On the market integration and supervision package, a policy debate clarified member state views on the European Securities and Markets Authority's (ESMA) direct supervision scope and governance model. Cyprus presidency chair Makis Keravnos noted progress and passed the file to the incoming Irish presidency. The debate exposed a divide between member states favouring stronger EU-level supervision to deepen capital markets and those preferring to retain national oversight, with implications for financial market stakeholders and national regulators.

Dombrovskis updated on the €90 billion Ukraine loan, with first disbursements imminent, and presented the 21st sanctions package targeting finance, energy, and trade.
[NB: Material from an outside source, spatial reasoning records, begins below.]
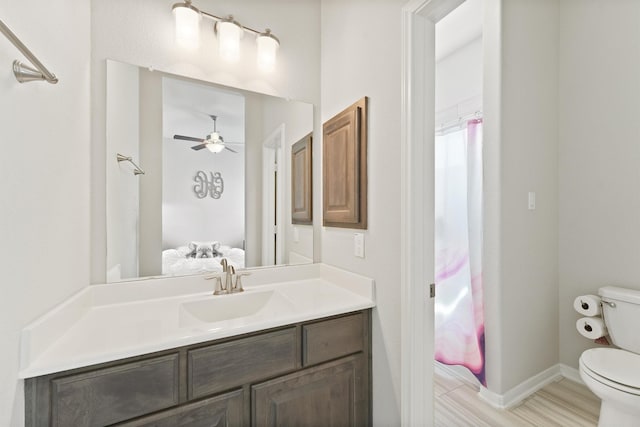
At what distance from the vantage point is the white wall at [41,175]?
2.24 feet

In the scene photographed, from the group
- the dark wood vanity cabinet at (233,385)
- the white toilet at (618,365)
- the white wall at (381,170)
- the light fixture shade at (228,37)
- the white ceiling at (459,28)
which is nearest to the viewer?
the dark wood vanity cabinet at (233,385)

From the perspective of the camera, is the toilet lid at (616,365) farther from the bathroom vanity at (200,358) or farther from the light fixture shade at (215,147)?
the light fixture shade at (215,147)

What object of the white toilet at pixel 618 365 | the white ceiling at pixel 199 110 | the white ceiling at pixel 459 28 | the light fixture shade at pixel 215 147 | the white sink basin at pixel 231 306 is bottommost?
the white toilet at pixel 618 365

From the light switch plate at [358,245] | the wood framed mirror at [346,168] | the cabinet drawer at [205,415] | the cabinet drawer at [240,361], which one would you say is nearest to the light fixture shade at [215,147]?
the wood framed mirror at [346,168]

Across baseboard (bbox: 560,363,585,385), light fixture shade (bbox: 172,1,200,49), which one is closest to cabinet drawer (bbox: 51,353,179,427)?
light fixture shade (bbox: 172,1,200,49)

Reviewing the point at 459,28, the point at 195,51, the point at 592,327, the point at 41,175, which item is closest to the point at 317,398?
the point at 41,175

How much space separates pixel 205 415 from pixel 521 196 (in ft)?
6.84

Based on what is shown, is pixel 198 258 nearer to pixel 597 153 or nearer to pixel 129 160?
pixel 129 160

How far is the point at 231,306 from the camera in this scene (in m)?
1.35

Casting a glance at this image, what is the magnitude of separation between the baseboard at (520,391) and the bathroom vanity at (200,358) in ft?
3.27

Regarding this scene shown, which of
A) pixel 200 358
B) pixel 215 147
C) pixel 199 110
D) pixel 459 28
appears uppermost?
pixel 459 28

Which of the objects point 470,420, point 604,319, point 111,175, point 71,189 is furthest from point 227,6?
point 604,319

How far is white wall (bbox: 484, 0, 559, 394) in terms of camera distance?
67.0 inches

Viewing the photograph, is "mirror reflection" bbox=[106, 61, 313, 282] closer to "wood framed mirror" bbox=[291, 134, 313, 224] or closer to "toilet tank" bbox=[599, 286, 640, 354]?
"wood framed mirror" bbox=[291, 134, 313, 224]
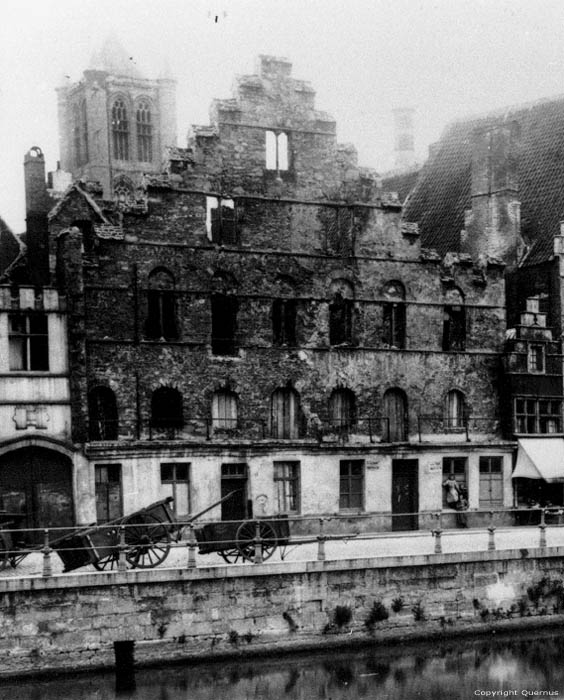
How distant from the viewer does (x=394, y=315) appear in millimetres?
42094

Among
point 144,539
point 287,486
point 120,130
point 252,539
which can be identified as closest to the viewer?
point 144,539

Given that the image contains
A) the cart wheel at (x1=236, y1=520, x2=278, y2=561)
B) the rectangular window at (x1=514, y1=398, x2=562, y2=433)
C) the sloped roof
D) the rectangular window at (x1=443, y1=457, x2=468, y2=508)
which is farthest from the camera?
the sloped roof

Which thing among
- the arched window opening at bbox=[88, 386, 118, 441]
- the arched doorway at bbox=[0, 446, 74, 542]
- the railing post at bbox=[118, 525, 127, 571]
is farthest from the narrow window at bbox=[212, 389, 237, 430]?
the railing post at bbox=[118, 525, 127, 571]

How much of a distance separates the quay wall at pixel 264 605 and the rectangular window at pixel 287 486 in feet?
28.3

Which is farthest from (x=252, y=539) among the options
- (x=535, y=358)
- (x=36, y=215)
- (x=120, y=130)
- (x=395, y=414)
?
(x=120, y=130)

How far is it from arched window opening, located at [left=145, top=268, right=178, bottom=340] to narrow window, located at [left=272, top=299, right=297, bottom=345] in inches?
139

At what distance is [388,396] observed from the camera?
41906 millimetres

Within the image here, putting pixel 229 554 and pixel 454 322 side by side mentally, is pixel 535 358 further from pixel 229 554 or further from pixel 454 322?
pixel 229 554

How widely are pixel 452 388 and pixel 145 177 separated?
12.8 meters

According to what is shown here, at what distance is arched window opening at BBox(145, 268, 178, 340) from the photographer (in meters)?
38.6

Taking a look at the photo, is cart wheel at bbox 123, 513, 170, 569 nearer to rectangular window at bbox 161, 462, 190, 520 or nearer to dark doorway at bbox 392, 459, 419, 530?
rectangular window at bbox 161, 462, 190, 520

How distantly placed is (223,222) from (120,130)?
59.5 m

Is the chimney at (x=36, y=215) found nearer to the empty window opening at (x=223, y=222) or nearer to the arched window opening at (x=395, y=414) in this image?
the empty window opening at (x=223, y=222)

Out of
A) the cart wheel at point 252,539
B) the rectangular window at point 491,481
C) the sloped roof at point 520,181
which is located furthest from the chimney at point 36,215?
the cart wheel at point 252,539
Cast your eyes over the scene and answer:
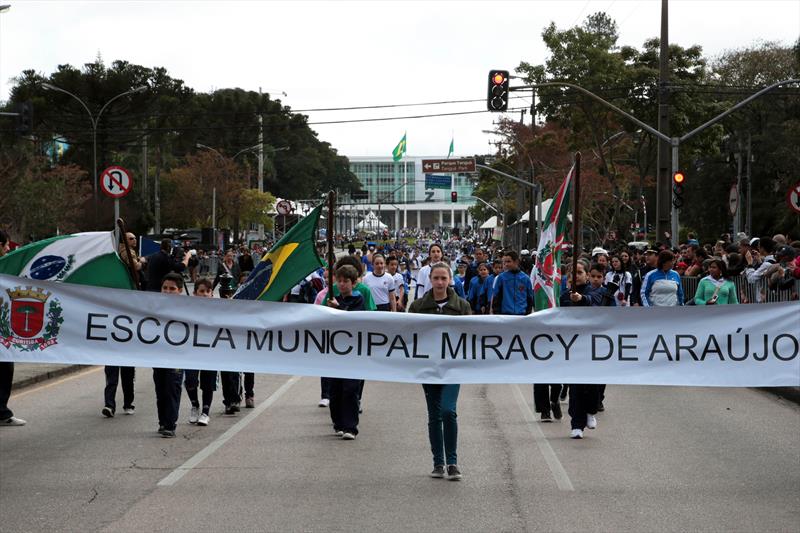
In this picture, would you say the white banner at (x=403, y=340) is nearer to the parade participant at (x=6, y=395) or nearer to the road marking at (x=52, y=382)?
the parade participant at (x=6, y=395)

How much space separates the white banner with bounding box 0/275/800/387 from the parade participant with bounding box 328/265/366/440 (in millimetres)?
793

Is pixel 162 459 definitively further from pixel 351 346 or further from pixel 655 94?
pixel 655 94

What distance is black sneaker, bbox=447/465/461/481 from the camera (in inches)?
346

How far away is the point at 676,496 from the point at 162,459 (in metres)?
4.18

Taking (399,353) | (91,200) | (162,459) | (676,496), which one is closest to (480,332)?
(399,353)

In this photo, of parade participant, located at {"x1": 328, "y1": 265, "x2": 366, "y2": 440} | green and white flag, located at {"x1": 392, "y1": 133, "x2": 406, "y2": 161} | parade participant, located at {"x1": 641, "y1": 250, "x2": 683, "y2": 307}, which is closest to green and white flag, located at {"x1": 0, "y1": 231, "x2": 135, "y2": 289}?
parade participant, located at {"x1": 328, "y1": 265, "x2": 366, "y2": 440}

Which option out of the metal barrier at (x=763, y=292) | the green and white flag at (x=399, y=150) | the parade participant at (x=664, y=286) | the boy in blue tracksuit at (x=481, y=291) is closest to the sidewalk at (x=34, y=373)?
the boy in blue tracksuit at (x=481, y=291)

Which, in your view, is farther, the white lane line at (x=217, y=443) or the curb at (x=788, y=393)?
the curb at (x=788, y=393)

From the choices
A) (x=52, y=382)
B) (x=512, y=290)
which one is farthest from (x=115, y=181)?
(x=512, y=290)

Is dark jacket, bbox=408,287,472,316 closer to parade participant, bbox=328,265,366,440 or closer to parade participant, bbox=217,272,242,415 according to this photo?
parade participant, bbox=328,265,366,440

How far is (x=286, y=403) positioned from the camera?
13.7 m

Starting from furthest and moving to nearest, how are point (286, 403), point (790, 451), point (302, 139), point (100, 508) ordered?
point (302, 139) → point (286, 403) → point (790, 451) → point (100, 508)

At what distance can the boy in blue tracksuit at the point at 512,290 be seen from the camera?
47.1ft

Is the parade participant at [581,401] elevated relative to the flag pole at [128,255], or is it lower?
lower
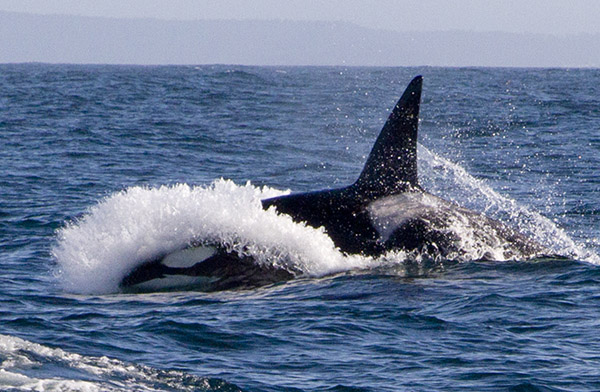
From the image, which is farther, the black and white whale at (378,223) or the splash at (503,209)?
the splash at (503,209)

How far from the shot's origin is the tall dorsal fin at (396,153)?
15.1 m

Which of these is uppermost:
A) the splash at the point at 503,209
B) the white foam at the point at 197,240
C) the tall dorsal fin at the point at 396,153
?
the tall dorsal fin at the point at 396,153

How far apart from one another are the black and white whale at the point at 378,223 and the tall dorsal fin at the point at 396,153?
0.01 metres

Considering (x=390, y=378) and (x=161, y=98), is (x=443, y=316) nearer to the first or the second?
(x=390, y=378)

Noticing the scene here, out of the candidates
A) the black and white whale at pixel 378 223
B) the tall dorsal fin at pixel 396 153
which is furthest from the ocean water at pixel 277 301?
the tall dorsal fin at pixel 396 153

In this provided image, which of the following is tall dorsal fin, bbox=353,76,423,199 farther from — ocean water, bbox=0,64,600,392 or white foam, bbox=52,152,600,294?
ocean water, bbox=0,64,600,392

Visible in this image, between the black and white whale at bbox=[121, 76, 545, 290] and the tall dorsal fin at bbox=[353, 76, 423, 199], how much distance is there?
1 cm

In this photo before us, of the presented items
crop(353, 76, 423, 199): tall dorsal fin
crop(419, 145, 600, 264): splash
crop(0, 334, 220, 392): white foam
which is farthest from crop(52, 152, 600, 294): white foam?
crop(0, 334, 220, 392): white foam

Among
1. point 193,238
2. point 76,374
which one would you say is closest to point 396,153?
point 193,238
The Council approved amendments to recovery plans for Belgium, Slovakia, Spain, Poland, and Portugal, and adopted a recommendation allowing Spain to deviate from net expenditure growth for defence, plus closed Malta’s excessive deficit procedure. Dombrovskis announced the Commission will propose an excessive deficit procedure for Bulgaria.

A debate on extending the national escape clause to energy saw member states diverge; Dombrovskis stressed the proposal is contained with sustainability safeguards. Some member states argued for flexibility to address energy price spikes, while others cautioned against loosening fiscal discipline. The divergence reflects a broader tension between fiscal responsibility and stimulus spending in response to energy shocks, affecting EU taxpayers and national budgets.